On Jumping into A Frozen Lake with Your Five-Year-Old Daughter

Frozen lake

The cold nylon of my swimming trunks crackles beneath snow-pants. My wool socks are damp, pooled around my ankles, snow finding its way down the top of my untied boots. My daughter and I are looking for the sauna. It’s 8pm in a far-northern latitude; moonless and black. The snow is gray and luminescent as we puff through drifts, crunch over ice. 

She’s giddy. And terrified. Her first time, in a new swimsuit her mom packed, with questions about how it will all work. 

“Will it hurt, Dad? Is it dangerous?”

I tell her it won’t, and it isn’t, even though I don’t really know (being a first-timer myself).

And finally we find it. A hundred years old; giant black logs stacked and packed with pitch by hands long-since departed. 

The ante-room is wet and warm, lit poorly by a buzzing yellow safety light. We step out of boots and jackets onto the cold, watery, wooden floor, stocking-footed. Then the socks come off too and I shoo her through the door into the hot room as fast as possible, trying to conserve heat.

She looks around. Another family is there, boys in their underwear, everyone breathing slow and shallow. We find a spot on the first-level bench. Someone ladles water onto the rocks, which hiss and groan, blooming warmth. 

“Daddy, what does it say?”, she tugs on my elbow. 

The thermometer reads 185. 

“Hot, honey … pretty hot.”

We move up a level, and rub our arms and legs with the pads of our fingers.
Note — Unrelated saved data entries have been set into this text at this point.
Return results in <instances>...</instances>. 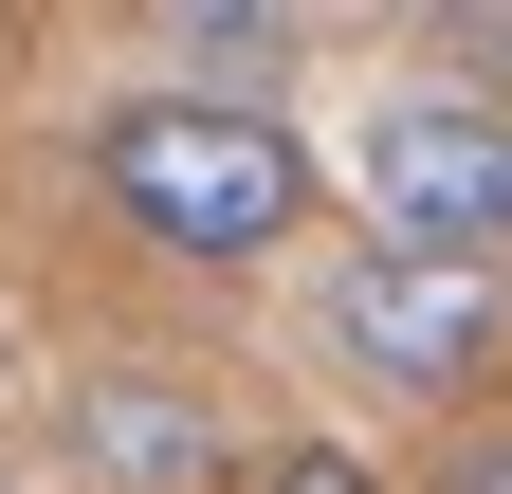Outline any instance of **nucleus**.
Wrapping results in <instances>:
<instances>
[{
	"instance_id": "obj_1",
	"label": "nucleus",
	"mask_w": 512,
	"mask_h": 494,
	"mask_svg": "<svg viewBox=\"0 0 512 494\" xmlns=\"http://www.w3.org/2000/svg\"><path fill=\"white\" fill-rule=\"evenodd\" d=\"M92 202L147 238V257H183V275H256L275 238H311L330 165H311L293 110H256V92H128L92 129Z\"/></svg>"
},
{
	"instance_id": "obj_2",
	"label": "nucleus",
	"mask_w": 512,
	"mask_h": 494,
	"mask_svg": "<svg viewBox=\"0 0 512 494\" xmlns=\"http://www.w3.org/2000/svg\"><path fill=\"white\" fill-rule=\"evenodd\" d=\"M330 348L366 366V385H403V403H458V385L512 366V275L494 257H421V238H348Z\"/></svg>"
},
{
	"instance_id": "obj_3",
	"label": "nucleus",
	"mask_w": 512,
	"mask_h": 494,
	"mask_svg": "<svg viewBox=\"0 0 512 494\" xmlns=\"http://www.w3.org/2000/svg\"><path fill=\"white\" fill-rule=\"evenodd\" d=\"M366 220L512 275V110L494 92H384L366 110Z\"/></svg>"
},
{
	"instance_id": "obj_4",
	"label": "nucleus",
	"mask_w": 512,
	"mask_h": 494,
	"mask_svg": "<svg viewBox=\"0 0 512 494\" xmlns=\"http://www.w3.org/2000/svg\"><path fill=\"white\" fill-rule=\"evenodd\" d=\"M55 458L92 494H220L238 476L202 366H74V385H55Z\"/></svg>"
},
{
	"instance_id": "obj_5",
	"label": "nucleus",
	"mask_w": 512,
	"mask_h": 494,
	"mask_svg": "<svg viewBox=\"0 0 512 494\" xmlns=\"http://www.w3.org/2000/svg\"><path fill=\"white\" fill-rule=\"evenodd\" d=\"M165 55H202V74H293V55H311V19H275V0H183V19H165Z\"/></svg>"
},
{
	"instance_id": "obj_6",
	"label": "nucleus",
	"mask_w": 512,
	"mask_h": 494,
	"mask_svg": "<svg viewBox=\"0 0 512 494\" xmlns=\"http://www.w3.org/2000/svg\"><path fill=\"white\" fill-rule=\"evenodd\" d=\"M220 494H384V476H366L348 440H256V458H238Z\"/></svg>"
},
{
	"instance_id": "obj_7",
	"label": "nucleus",
	"mask_w": 512,
	"mask_h": 494,
	"mask_svg": "<svg viewBox=\"0 0 512 494\" xmlns=\"http://www.w3.org/2000/svg\"><path fill=\"white\" fill-rule=\"evenodd\" d=\"M421 55H439V74H512V0H439Z\"/></svg>"
},
{
	"instance_id": "obj_8",
	"label": "nucleus",
	"mask_w": 512,
	"mask_h": 494,
	"mask_svg": "<svg viewBox=\"0 0 512 494\" xmlns=\"http://www.w3.org/2000/svg\"><path fill=\"white\" fill-rule=\"evenodd\" d=\"M421 494H512V421H476V440H439V476Z\"/></svg>"
}]
</instances>
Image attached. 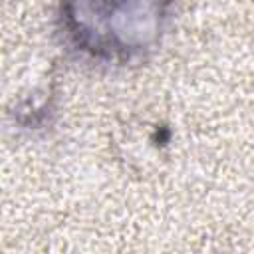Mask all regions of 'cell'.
I'll use <instances>...</instances> for the list:
<instances>
[{"label":"cell","mask_w":254,"mask_h":254,"mask_svg":"<svg viewBox=\"0 0 254 254\" xmlns=\"http://www.w3.org/2000/svg\"><path fill=\"white\" fill-rule=\"evenodd\" d=\"M171 10L173 0H62L60 32L83 58L127 65L159 46Z\"/></svg>","instance_id":"6da1fadb"}]
</instances>
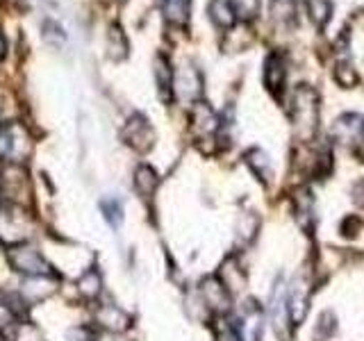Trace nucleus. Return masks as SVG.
Returning a JSON list of instances; mask_svg holds the SVG:
<instances>
[{"instance_id":"30","label":"nucleus","mask_w":364,"mask_h":341,"mask_svg":"<svg viewBox=\"0 0 364 341\" xmlns=\"http://www.w3.org/2000/svg\"><path fill=\"white\" fill-rule=\"evenodd\" d=\"M353 200L364 207V180L355 182V187H353Z\"/></svg>"},{"instance_id":"25","label":"nucleus","mask_w":364,"mask_h":341,"mask_svg":"<svg viewBox=\"0 0 364 341\" xmlns=\"http://www.w3.org/2000/svg\"><path fill=\"white\" fill-rule=\"evenodd\" d=\"M16 128H11V125H0V157H14L16 155V148H18V141H16Z\"/></svg>"},{"instance_id":"8","label":"nucleus","mask_w":364,"mask_h":341,"mask_svg":"<svg viewBox=\"0 0 364 341\" xmlns=\"http://www.w3.org/2000/svg\"><path fill=\"white\" fill-rule=\"evenodd\" d=\"M26 221H23L21 212H16L14 202L0 205V239L7 244H21L26 239Z\"/></svg>"},{"instance_id":"27","label":"nucleus","mask_w":364,"mask_h":341,"mask_svg":"<svg viewBox=\"0 0 364 341\" xmlns=\"http://www.w3.org/2000/svg\"><path fill=\"white\" fill-rule=\"evenodd\" d=\"M100 210H102V214H105V219L109 221L112 227L121 225V221H123V205H121V200L105 198V200L100 202Z\"/></svg>"},{"instance_id":"7","label":"nucleus","mask_w":364,"mask_h":341,"mask_svg":"<svg viewBox=\"0 0 364 341\" xmlns=\"http://www.w3.org/2000/svg\"><path fill=\"white\" fill-rule=\"evenodd\" d=\"M287 73V57L278 50L269 53L264 60V87L273 98H280L284 94Z\"/></svg>"},{"instance_id":"15","label":"nucleus","mask_w":364,"mask_h":341,"mask_svg":"<svg viewBox=\"0 0 364 341\" xmlns=\"http://www.w3.org/2000/svg\"><path fill=\"white\" fill-rule=\"evenodd\" d=\"M333 11H335L333 0H305V14L318 32H323L330 26Z\"/></svg>"},{"instance_id":"2","label":"nucleus","mask_w":364,"mask_h":341,"mask_svg":"<svg viewBox=\"0 0 364 341\" xmlns=\"http://www.w3.org/2000/svg\"><path fill=\"white\" fill-rule=\"evenodd\" d=\"M9 264L26 276H50V264L37 248L30 244H16L9 248Z\"/></svg>"},{"instance_id":"20","label":"nucleus","mask_w":364,"mask_h":341,"mask_svg":"<svg viewBox=\"0 0 364 341\" xmlns=\"http://www.w3.org/2000/svg\"><path fill=\"white\" fill-rule=\"evenodd\" d=\"M333 80L339 89H355L360 85V73L350 60L341 57V60H337L333 66Z\"/></svg>"},{"instance_id":"31","label":"nucleus","mask_w":364,"mask_h":341,"mask_svg":"<svg viewBox=\"0 0 364 341\" xmlns=\"http://www.w3.org/2000/svg\"><path fill=\"white\" fill-rule=\"evenodd\" d=\"M5 50H7V43H5L3 32H0V60H3V57H5Z\"/></svg>"},{"instance_id":"26","label":"nucleus","mask_w":364,"mask_h":341,"mask_svg":"<svg viewBox=\"0 0 364 341\" xmlns=\"http://www.w3.org/2000/svg\"><path fill=\"white\" fill-rule=\"evenodd\" d=\"M80 291H82L87 298H96V296L100 293L102 289V278H100V273L96 269H91L87 271L82 278H80Z\"/></svg>"},{"instance_id":"1","label":"nucleus","mask_w":364,"mask_h":341,"mask_svg":"<svg viewBox=\"0 0 364 341\" xmlns=\"http://www.w3.org/2000/svg\"><path fill=\"white\" fill-rule=\"evenodd\" d=\"M289 105L294 134L301 141H312L318 132V121H321V98H318L316 89L310 85H299L291 91Z\"/></svg>"},{"instance_id":"6","label":"nucleus","mask_w":364,"mask_h":341,"mask_svg":"<svg viewBox=\"0 0 364 341\" xmlns=\"http://www.w3.org/2000/svg\"><path fill=\"white\" fill-rule=\"evenodd\" d=\"M330 136H333V141L341 146H348V148L360 146L364 141V117L353 112L341 114L333 123V128H330Z\"/></svg>"},{"instance_id":"28","label":"nucleus","mask_w":364,"mask_h":341,"mask_svg":"<svg viewBox=\"0 0 364 341\" xmlns=\"http://www.w3.org/2000/svg\"><path fill=\"white\" fill-rule=\"evenodd\" d=\"M14 341H43V335H41V330L37 325L21 323V325H16Z\"/></svg>"},{"instance_id":"32","label":"nucleus","mask_w":364,"mask_h":341,"mask_svg":"<svg viewBox=\"0 0 364 341\" xmlns=\"http://www.w3.org/2000/svg\"><path fill=\"white\" fill-rule=\"evenodd\" d=\"M71 341H94V339H89V337H80V339H71Z\"/></svg>"},{"instance_id":"4","label":"nucleus","mask_w":364,"mask_h":341,"mask_svg":"<svg viewBox=\"0 0 364 341\" xmlns=\"http://www.w3.org/2000/svg\"><path fill=\"white\" fill-rule=\"evenodd\" d=\"M203 96V73L198 66L182 64L178 71H173V98L185 102H198Z\"/></svg>"},{"instance_id":"9","label":"nucleus","mask_w":364,"mask_h":341,"mask_svg":"<svg viewBox=\"0 0 364 341\" xmlns=\"http://www.w3.org/2000/svg\"><path fill=\"white\" fill-rule=\"evenodd\" d=\"M307 303H310V282L303 276H299L291 287L287 289V310H289V321L303 323V318L307 314Z\"/></svg>"},{"instance_id":"3","label":"nucleus","mask_w":364,"mask_h":341,"mask_svg":"<svg viewBox=\"0 0 364 341\" xmlns=\"http://www.w3.org/2000/svg\"><path fill=\"white\" fill-rule=\"evenodd\" d=\"M121 139L136 153H148L155 144V130L144 114H132L121 130Z\"/></svg>"},{"instance_id":"13","label":"nucleus","mask_w":364,"mask_h":341,"mask_svg":"<svg viewBox=\"0 0 364 341\" xmlns=\"http://www.w3.org/2000/svg\"><path fill=\"white\" fill-rule=\"evenodd\" d=\"M271 321L273 328L278 330V335H284V328L289 323V310H287V287L282 284V280H278L271 291Z\"/></svg>"},{"instance_id":"18","label":"nucleus","mask_w":364,"mask_h":341,"mask_svg":"<svg viewBox=\"0 0 364 341\" xmlns=\"http://www.w3.org/2000/svg\"><path fill=\"white\" fill-rule=\"evenodd\" d=\"M208 14H210V21L214 23V26L221 28V30H230L232 26H237V16H235V9L230 5V0H210Z\"/></svg>"},{"instance_id":"17","label":"nucleus","mask_w":364,"mask_h":341,"mask_svg":"<svg viewBox=\"0 0 364 341\" xmlns=\"http://www.w3.org/2000/svg\"><path fill=\"white\" fill-rule=\"evenodd\" d=\"M98 323L109 332H121L130 325V316L117 305H102L98 310Z\"/></svg>"},{"instance_id":"29","label":"nucleus","mask_w":364,"mask_h":341,"mask_svg":"<svg viewBox=\"0 0 364 341\" xmlns=\"http://www.w3.org/2000/svg\"><path fill=\"white\" fill-rule=\"evenodd\" d=\"M11 318H14V314H11V310L5 305V303H0V330L7 328L11 323Z\"/></svg>"},{"instance_id":"21","label":"nucleus","mask_w":364,"mask_h":341,"mask_svg":"<svg viewBox=\"0 0 364 341\" xmlns=\"http://www.w3.org/2000/svg\"><path fill=\"white\" fill-rule=\"evenodd\" d=\"M271 18L278 26H294L299 18V3L296 0H271Z\"/></svg>"},{"instance_id":"10","label":"nucleus","mask_w":364,"mask_h":341,"mask_svg":"<svg viewBox=\"0 0 364 341\" xmlns=\"http://www.w3.org/2000/svg\"><path fill=\"white\" fill-rule=\"evenodd\" d=\"M153 68H155L157 96H159V100L164 102V105H168V102L173 100V71H176V68L171 66L168 57L164 53H157L155 55Z\"/></svg>"},{"instance_id":"11","label":"nucleus","mask_w":364,"mask_h":341,"mask_svg":"<svg viewBox=\"0 0 364 341\" xmlns=\"http://www.w3.org/2000/svg\"><path fill=\"white\" fill-rule=\"evenodd\" d=\"M203 301L212 312H225L230 307V291L225 289V284L219 278H208L200 287Z\"/></svg>"},{"instance_id":"5","label":"nucleus","mask_w":364,"mask_h":341,"mask_svg":"<svg viewBox=\"0 0 364 341\" xmlns=\"http://www.w3.org/2000/svg\"><path fill=\"white\" fill-rule=\"evenodd\" d=\"M264 328V312L257 301H246L235 318V335L239 341H259Z\"/></svg>"},{"instance_id":"12","label":"nucleus","mask_w":364,"mask_h":341,"mask_svg":"<svg viewBox=\"0 0 364 341\" xmlns=\"http://www.w3.org/2000/svg\"><path fill=\"white\" fill-rule=\"evenodd\" d=\"M55 289H57V280L55 278L32 276V278H28L26 282H23L21 293H23V298H26V303L34 305V303H41V301L48 298L50 293H55Z\"/></svg>"},{"instance_id":"22","label":"nucleus","mask_w":364,"mask_h":341,"mask_svg":"<svg viewBox=\"0 0 364 341\" xmlns=\"http://www.w3.org/2000/svg\"><path fill=\"white\" fill-rule=\"evenodd\" d=\"M157 185H159V178H157L153 166H148V164L136 166V170H134V187H136V191H139L144 198H151L153 193H155V189H157Z\"/></svg>"},{"instance_id":"19","label":"nucleus","mask_w":364,"mask_h":341,"mask_svg":"<svg viewBox=\"0 0 364 341\" xmlns=\"http://www.w3.org/2000/svg\"><path fill=\"white\" fill-rule=\"evenodd\" d=\"M250 41H253V34L246 23H237L230 30H225V39H223V50L225 53H242L246 50Z\"/></svg>"},{"instance_id":"24","label":"nucleus","mask_w":364,"mask_h":341,"mask_svg":"<svg viewBox=\"0 0 364 341\" xmlns=\"http://www.w3.org/2000/svg\"><path fill=\"white\" fill-rule=\"evenodd\" d=\"M230 5L235 9L237 23H246V26H250V23L259 16L262 0H230Z\"/></svg>"},{"instance_id":"23","label":"nucleus","mask_w":364,"mask_h":341,"mask_svg":"<svg viewBox=\"0 0 364 341\" xmlns=\"http://www.w3.org/2000/svg\"><path fill=\"white\" fill-rule=\"evenodd\" d=\"M246 162L250 166V170L262 180V182H269L273 170H271V159L264 151H259V148H250L246 153Z\"/></svg>"},{"instance_id":"14","label":"nucleus","mask_w":364,"mask_h":341,"mask_svg":"<svg viewBox=\"0 0 364 341\" xmlns=\"http://www.w3.org/2000/svg\"><path fill=\"white\" fill-rule=\"evenodd\" d=\"M157 5L171 26L182 28L191 18V0H157Z\"/></svg>"},{"instance_id":"16","label":"nucleus","mask_w":364,"mask_h":341,"mask_svg":"<svg viewBox=\"0 0 364 341\" xmlns=\"http://www.w3.org/2000/svg\"><path fill=\"white\" fill-rule=\"evenodd\" d=\"M128 50H130V43L121 28V23H112L107 30V57L114 62H121L128 57Z\"/></svg>"}]
</instances>
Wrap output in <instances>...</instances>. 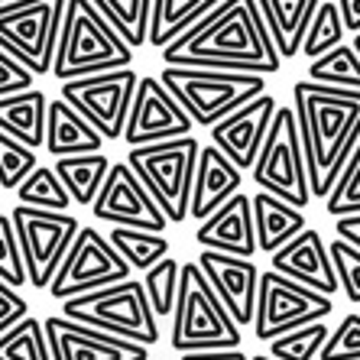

Involuntarily, we slouch forward, forearms on thighs. 

The other family gets up to go. They amass at the lakeside door, its bottom crack admitting the tiniest trickle of frozen air. Ready? On three!

They stream out and down the ramp and from inside we hear their splashes, one at a time, and screams, unanimously. She looks up at me, and I can’t read her expression. There’s no way she’s going to do that, I think. There’s no way I’m going to do that, I think.

But then she cracks a grin. “Awesome,” she squeals. “I’m so excited!” Vibrating. Rubbing her hands together.

And again, as usual, she surprises me. This little person whose first breath I watched, who never wanted to sleep, who never even used to exist. She’s always surprising me. 

Ten minutes later we can’t take it anymore. My face is beaded with sweat, my hair is soaked. I lean back against the ancient walls and jump away, zapped by a super-heated nail in the wood. 

“Ok, ready?”

“Eeeeeeeeee!”

“Let’s go.”

To the door. I grab the thick handle, count us off, and whoosh. Holding her hand tight we scuttle down the ramp, feet melting the snow and scraping on ice. We steam in the light of a billion stars and before us, at the near side of the vast frozen lake, is a square hole with an ice-crusted wooden ladder struggling to escape.

We stand at the edge. “You first,” I say, wincing at the sight of the water’s surface, which has already started freezing over in the few minutes since the last group jumped.

“Okay,” she says.

She hesitates a fraction of a second, tensing her little legs, before leaping in.

This part I can’t remember, to be honest. She shrieked, I guess, and kicked and wriggled and gasped, perhaps. And somehow she was up the ladder saying “Go, daddy! Go! It’s awesome!“. 

Well, if she can do it … splash!

My feet hit the bottom, my whole body lights up, my brain scrubbed of all thoughts. I scramble up the ice ladder, bashing a shin as I come to stand next to her. We hold hands, warm – so warm, you would not believe – and look out across the lake, at the sky, and the moon ascending.

“C’mon, c’mon c’mon!” she pleads, and we head back around to the front, through the wet room, past another family just taking off their gear. They look at us, questioningly. 

Back in the sauna, temperature rising again, she leans over to me, smiles, and whispers, “Must be their first time.”